First, the term “denial “is subtly misleading as it implies the griever refuses to admit the event which caused their grief actually occurred. This is inaccurate, and dangerous as it confuses a separate, yet related psychological phenomenon that professionals treating grief must also be aware of. For example: Sally is grief stricken by the sudden passing of her mother from a sudden heart attack. Sally’s initial reaction upon hearing the news is to say “What? No. This can’t be. How can she be dead? I just spoke with her yesterday. She was fine!” While most people would call this a textbook case of denial (and it may well be accurate to depict this action as a denial), it is incorrect to assume this is the first stage of grief as Sally has not yet begun to grieve. This is an example of shock, a distinct psychological issue that if prolonged could require specific mental health intervention. . Sally will not receive this intervention if her actions are incorrectly interpreted as the normal grieving process.
More accurately the denial phase of grieving should be labeled “denial of a problem” to differentiate it from the shock induced coping mechanism of denial of the event, a form of repression. It is only when Sally tries to convince herself and others “I’m fine,” that she begins the necessary, natural grieving process.
The ThinkTank Panel (of One) considered briefly adding shock as the initial stage of grief preceding denial of a problem. However it is readily apparent that Shock is not inherent to grieving, as Sally’s mother could have died from a long battle with a terminal illness, in which case Sally would have expected her passing and would not be in shock. Yet she would still need to grieve
The bargaining stage of grief attempts to describe a state of mind in which the griever is attempting to take control of their grief so that they may dictate the terms of the grief so that they may manipulate the situation into one more acceptable . For instance; Sally’s mother with a terminal illness finds it easier to accept her impending death when she aspires to survive just long enough to see her daughter’s wedding next month. Similarly, Sally negotiates with herself that she will stop missing her mother once she fulfills her mother’s lasting wish for grandchildren, by having a baby. This leads to a year of erratic and irrational behavior, characterized by midnight calls to her physician’s residence when she could not reach him at the office as Sally obsesses over conceiving and then doubly obsesses about the prenatal health and development of her baby. In either case the griever desperately seeks continual control over something to compensate for the helplessness of their grief.
Therefore the second proposed refinement to the stages of grief is to re-label bargaining to the more apt description of desperation, as it is the desperate grasping for control which defines this phase. The bargaining merely refers to the transference of this desperation on to an object or action.

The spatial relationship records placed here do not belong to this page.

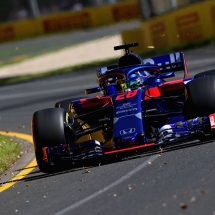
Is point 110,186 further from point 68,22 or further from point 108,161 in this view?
point 68,22

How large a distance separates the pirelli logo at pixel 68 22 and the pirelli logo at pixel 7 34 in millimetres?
2229

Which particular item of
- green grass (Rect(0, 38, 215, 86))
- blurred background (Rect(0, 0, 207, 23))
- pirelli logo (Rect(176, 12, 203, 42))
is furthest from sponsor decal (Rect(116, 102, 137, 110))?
blurred background (Rect(0, 0, 207, 23))

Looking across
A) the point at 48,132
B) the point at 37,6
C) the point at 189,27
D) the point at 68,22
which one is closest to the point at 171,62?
the point at 48,132

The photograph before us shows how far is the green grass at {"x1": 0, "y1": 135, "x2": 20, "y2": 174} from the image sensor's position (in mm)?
12227

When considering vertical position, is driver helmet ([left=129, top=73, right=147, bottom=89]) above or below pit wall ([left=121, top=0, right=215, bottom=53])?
above

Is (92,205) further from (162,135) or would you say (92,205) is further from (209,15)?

Given the new perspective due to the change from bargaining to desperation leads to the ThinkTank Panel (of One)’s 3rd proposed refinement to the stages of grief. In bargaining, the transition to depression is the idea that the grief does not keep its end of the bargain and dissipate when the griever lives up to their end of the bargain. The result is a complete loss of all hope and a deep depression. Whereas, with the new notion of desperation, there is a realization that that a person’s best efforts to exert control are in vain, which leads them to give up or surrender. Thus the ThinkTank Panel (of One) proposed that the stage of depression be re-labeled surrender.
It may sound like semantics, but the difference is the realization of one’s powerlessness is an important component to explaining how the process of grieving works. One must surrender control voluntarily before one can accept the fact that they actually have no control over a situation. And of course, acceptance is the final stage of grief.
Lastly, in light of the difference a subtle change in verbiage can have on the comprehension of the psychological processes at work, the ThinkTank Panel (of One) suggests that the 2nd stage of anger be relabeled frustration. Conceptually there is better flow between flow between Denial of Problem and Desperation with Frustration than with Anger. In psychological terms Anger implies an emotional state that can be rectified by relaxation. Frustration on the other hand implies emotional arousal in response to an obstacle that must be overcome by finding a solution, and it is the search for a solution that drives one to desperation.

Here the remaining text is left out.